For abnormal sentence classification, all models performed well (accuracies above 97.5 and F1 scores above 95.0). RadBERT variants achieved significantly higher scores than corresponding baselines when given only 10% or less of 12 458 annotated training sentences. For report coding, all variants outperformed baselines significantly for all five coding systems. The variant RadBERT-BioMed-RoBERTa performed the best among all models for report summarization, achieving a Recall-Oriented Understudy for Gisting Evaluation-1 score of 16.18 compared with 15.27 by the corresponding baseline (BioMed-RoBERTa, < .004).
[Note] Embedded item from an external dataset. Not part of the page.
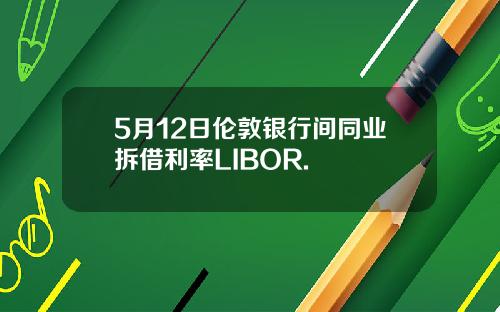 5月12日伦敦银行间同业拆借利率LIBOR.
Transformer-based language models tailored to radiology had improved performance of radiology NLP tasks compared with baseline transformer language models. Translation, Unsupervised Learning, Transfer Learning, Neural Networks, Informatics © RSNA, 2022See also commentary by Wiggins and Tejani in this issue.
研究将基于Transformer的语言模型定制用于放射学是否有利于放射学自然语言处理(NLP)应用。
这项回顾性研究展示了一系列适用于放射学的基于Transformer的双向编码器表征(BERT)语言模型,名为RadBERT。Transformer在来自美国退伍军人事务部医疗系统的216万或442万份放射学报告上进行预训练,基于四种不同的初始化(BERT-base、Clinical-BERT、稳健优化的BERT预训练方法[RoBERTa]和BioMed-RoBERTa),以创建六种RadBERT变体。每个变体针对放射学中的三个代表性NLP任务进行微调:异常句子分类:模型将放射学报告中的句子分类为报告异常或正常发现;报告编码:模型为给定的放射学报告为五个编码系统分配诊断代码;以及报告摘要:给定放射学报告的发现部分,模型选择总结发现的关键句子。通过自抽样重采样将模型性能与五个经过深入研究的Transformer语言模型作为基线进行比较:BERT-base、BioBERT、Clinical-BERT、BlueBERT和BioMed-RoBERTa。
对于异常句子分类,所有模型表现良好(准确率高于97.5,F1分数高于95.0)。当仅给出12458个带注释训练句子的10%或更少时,RadBERT变体的得分显著高于相应基线。对于报告编码,所有变体在所有五个编码系统上均显著优于基线。RadBERT-BioMed-RoBERTa变体在所有模型中报告摘要表现最佳,召回率导向的摘要评估-1(ROUGE-1)分数达到16.18,而相应基线(BioMed-RoBERTa)为15.27(P <.004)。
与基线Transformer语言模型相比,针对放射学定制的基于Transformer的语言模型在放射学NLP任务中具有更高的性能。翻译、无监督学习、迁移学习、神经网络、信息学 © RSNA,2022另见本期Wiggins和Tejani的评论。